Capital de risco
A convocação de uma reunião extraordinária do conselho de acionistas pegou a todos de surpresa. Esse era o tipo de evento que usualmente só ocorria quando as coisas iam mal, e tudo estava indo de vento em popa no conglomerado. Haviam estendido sua presença para mais 43 países da Ásia, África e América Latina, manobrando de tal forma governos e mídia locais que eram retratados de forma majoritariamente positiva, mesmo quando suas ações destruíam o meio ambiente, deslocavam populações nativas de suas terras originárias ou eliminavam salvaguardas e proteções trabalhistas. A projeção de lucros para o balanço anual aumentou de forma estratosférica, e todos já previam que os dividendos seriam igualmente gordos. Então, qual era o problema? O acionista majoritário, presidente do conselho, fizera absoluta questão de reunir a todos numa casa de praia, numa ilha no meio do Pacífico, longe de olhares e ouvidos indiscretos. Tinha uma importante comunicação a fazer.
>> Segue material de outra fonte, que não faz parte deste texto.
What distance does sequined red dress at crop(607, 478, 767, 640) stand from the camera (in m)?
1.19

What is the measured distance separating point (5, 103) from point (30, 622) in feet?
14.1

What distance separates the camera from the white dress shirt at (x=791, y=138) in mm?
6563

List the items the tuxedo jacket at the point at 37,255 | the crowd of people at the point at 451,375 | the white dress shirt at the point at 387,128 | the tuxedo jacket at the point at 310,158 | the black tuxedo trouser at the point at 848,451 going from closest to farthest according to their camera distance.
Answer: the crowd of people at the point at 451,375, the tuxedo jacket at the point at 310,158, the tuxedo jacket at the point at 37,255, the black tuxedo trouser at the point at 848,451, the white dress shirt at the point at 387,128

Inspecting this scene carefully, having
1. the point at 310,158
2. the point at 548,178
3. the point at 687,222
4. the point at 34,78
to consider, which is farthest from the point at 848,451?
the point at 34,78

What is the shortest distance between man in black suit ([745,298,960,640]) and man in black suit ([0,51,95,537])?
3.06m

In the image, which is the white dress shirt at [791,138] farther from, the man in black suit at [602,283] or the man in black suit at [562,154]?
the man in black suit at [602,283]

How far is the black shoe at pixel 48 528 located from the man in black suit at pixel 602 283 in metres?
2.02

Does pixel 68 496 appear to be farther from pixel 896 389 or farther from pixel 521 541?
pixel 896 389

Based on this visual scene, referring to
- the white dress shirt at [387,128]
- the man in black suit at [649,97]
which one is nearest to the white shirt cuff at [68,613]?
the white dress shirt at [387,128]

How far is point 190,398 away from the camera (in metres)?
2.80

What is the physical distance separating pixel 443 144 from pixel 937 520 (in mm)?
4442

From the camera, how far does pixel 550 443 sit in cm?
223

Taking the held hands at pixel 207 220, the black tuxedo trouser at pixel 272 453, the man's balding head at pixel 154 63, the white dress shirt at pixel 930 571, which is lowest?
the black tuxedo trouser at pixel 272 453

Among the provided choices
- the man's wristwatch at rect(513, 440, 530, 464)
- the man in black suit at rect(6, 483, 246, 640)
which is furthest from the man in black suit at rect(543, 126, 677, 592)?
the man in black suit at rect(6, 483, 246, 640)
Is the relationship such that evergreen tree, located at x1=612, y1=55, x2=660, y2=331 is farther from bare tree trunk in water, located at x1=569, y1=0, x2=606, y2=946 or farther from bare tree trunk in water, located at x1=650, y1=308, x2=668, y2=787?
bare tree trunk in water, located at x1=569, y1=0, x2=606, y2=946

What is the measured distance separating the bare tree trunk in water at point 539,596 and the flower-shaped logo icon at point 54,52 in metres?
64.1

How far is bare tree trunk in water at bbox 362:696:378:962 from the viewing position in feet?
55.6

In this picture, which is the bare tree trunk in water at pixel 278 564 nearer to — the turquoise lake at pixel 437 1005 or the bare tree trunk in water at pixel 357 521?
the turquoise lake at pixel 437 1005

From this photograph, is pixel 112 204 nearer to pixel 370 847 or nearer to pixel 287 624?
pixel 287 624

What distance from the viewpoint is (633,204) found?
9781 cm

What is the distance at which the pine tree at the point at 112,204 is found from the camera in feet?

- Onde está ele? - Indagou o líder dos acionistas minoritários ao ser conduzido para a sala de reuniões.
- Teve um imprevisto de última hora, - informou a secretária que organizara o encontro - mas entrará ao vivo por videoconferência.
- Nós temos que voar metade do mundo para chegar aqui, e ele não sai de Nova Iorque - resmungou o homem.
Na ampla sala de reuniões, ao redor de uma imponente mesa retangular, alinhavam-se os principais acionistas da empresa. À cabeceira, sobre o lugar do presidente, um telão. Quando todos acomodaram-se e a secretária deixou o recinto, a tela iluminou-se, revelando o rosto taciturno do acionista majoritário.
- Grato a todos por terem atendido o meu chamado - cumprimentou-os. - Infelizmente, as análises de risco informam que nosso modelo de crescimento, embora prodigioso, não é sustentável a longo prazo.
- A longo prazo, todos estaremos mortos - aparteou enfadado o líder dos minoritários, encarando o telão. - O que importa é o lucro aqui e agora.
- Ledo engano - atalhou o presidente. - O que importa, mais do que tudo, é a sobrevivência do conglomerado. Ele deverá continuar a crescer pelos anos e décadas à frente, mesmo depois que não estivermos mais aqui para testemunhar isso.
- E como espera fazer isso? Respeito ao ecologismo, preocupação com os desejos dos clientes? - Inquiriu com ironia o líder dos minoritários.
- Seria um bom recomeço - avaliou o presidente. - Vocês esqueceram, mas foram exatamente estes valores que fizeram de nós o que somos hoje… e que agora foram trocados por lucro rápido e a qualquer preço. Chegou a hora de voltar ao caminho original.
Os demais acionistas entreolharam-se confusos. Afinal, lucrar mais sempre fora o principal objetivo do conglomerado. Como isso podia ser ruim? Do telão, o acionista majoritário os encarava com um ligeiro sorriso.
- Só mais um minuto e já os libero para tomarem suas piñas coladas à beira da piscina... - informou, antes que sua imagem se desvanecesse.
No dia seguinte, os principais jornais do mundo anunciaram que a empresa havia sido vítima de um atentado terrorista. Todo o conselho de acionistas fora exterminado.
Todos, menos o presidente que miraculosamente perdera o avião para a ilha onde o encontro estava sendo realizado.
- Vou interpretar isto como um sinal para mudar os rumos do conglomerado - declarou ele à imprensa, logo depois. - Não é mais possível continuar ignorando que temos prejudicado muita gente com nossas ações.
A declaração foi saudada como uma corajosa autocrítica proferida por alguém que era parte do problema, e que agora se apresentava como solução. Desnecessário dizer que as ações do conglomerado subiram na bolsa, quase que imediatamente.